Confocal microscopy scanning systems are designed around several popular motifs that vary significantly with regard to the actual scanning mechanism. One of the simplest designs employs a pair of closely coupled galvanometer mirrors in which the laser is reflected along a mutual axis from the surface of the rotating mirrors into the microscope optical system. The mirror producing the line scan oscillates back and forth on the optical axis very quickly, while the other mirror moves more slowly in a perpendicular operation to trace the frame scan. This scanning mechanism suffers from artifacts when the beam is stationary on one of the mirrors, resulting in the illumination beam moving towards the edges of the objective aperture at the extreme ends of the scan. As a result, image intensity fluctuates across the field (brightest in the center and lesser at the edges) and resolution can be impaired in the outermost regions of the image.

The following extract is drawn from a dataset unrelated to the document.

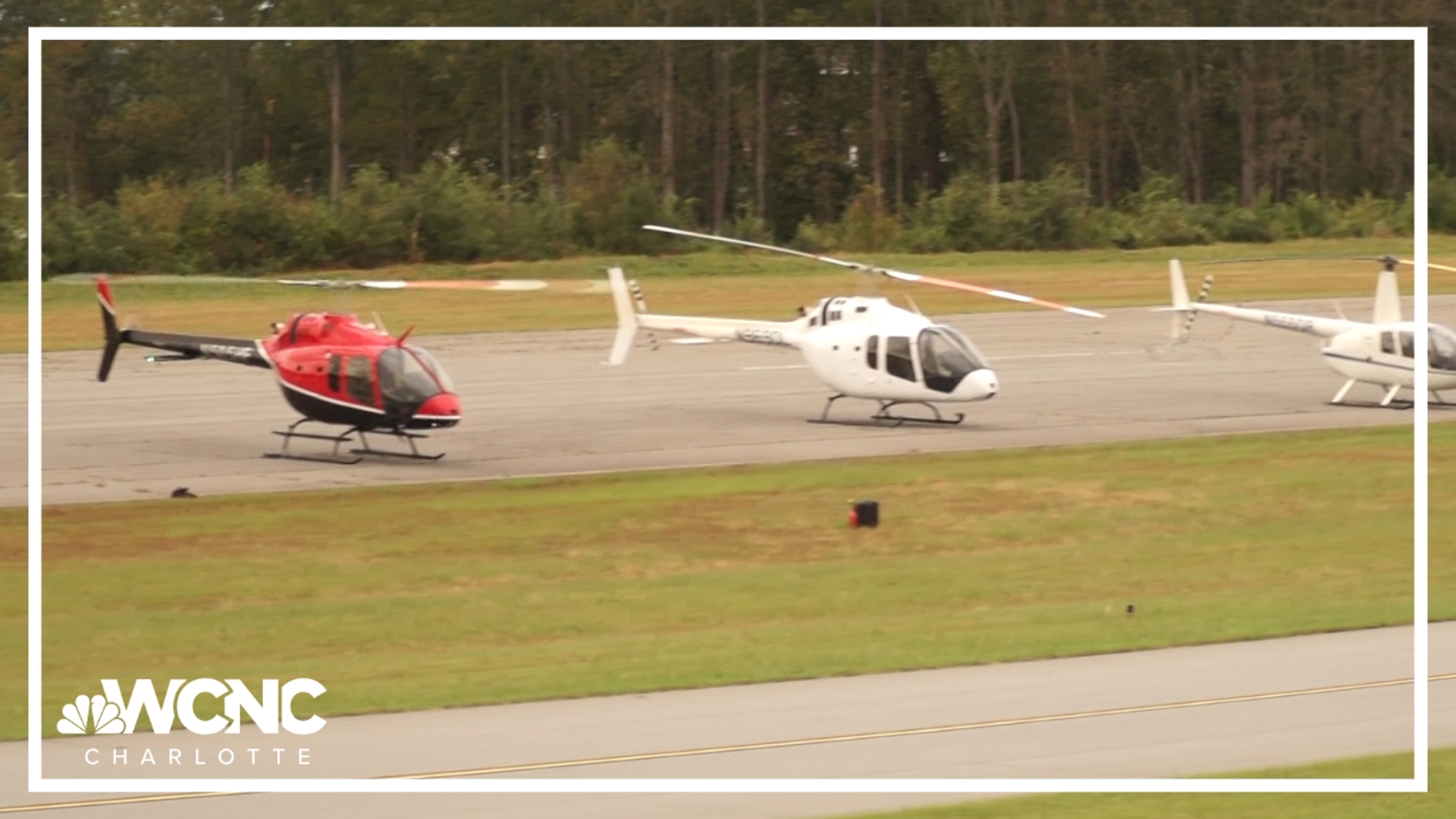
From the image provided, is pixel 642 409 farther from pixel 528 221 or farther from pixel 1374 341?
pixel 1374 341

More advanced scanning system designs incorporate modified mirror assemblies to circumvent the stationary beam problem, including the technique of mounting one of the mirrors on an arm that oscillates around a remote axis from the beam reflection point. Another solution is to mount a single galvanometer-driven mirror on a gimbal mechanism to produce a rotational scan by tilting the mirror in two directions simultaneously. Yet a third, and far more versatile, solution utilizes a pair of concave reflectors to image the first mirror onto the second. These scanning systems all have benefits and drawbacks that should be carefully considered when investigating design parameters for laser scanning confocal microscopy.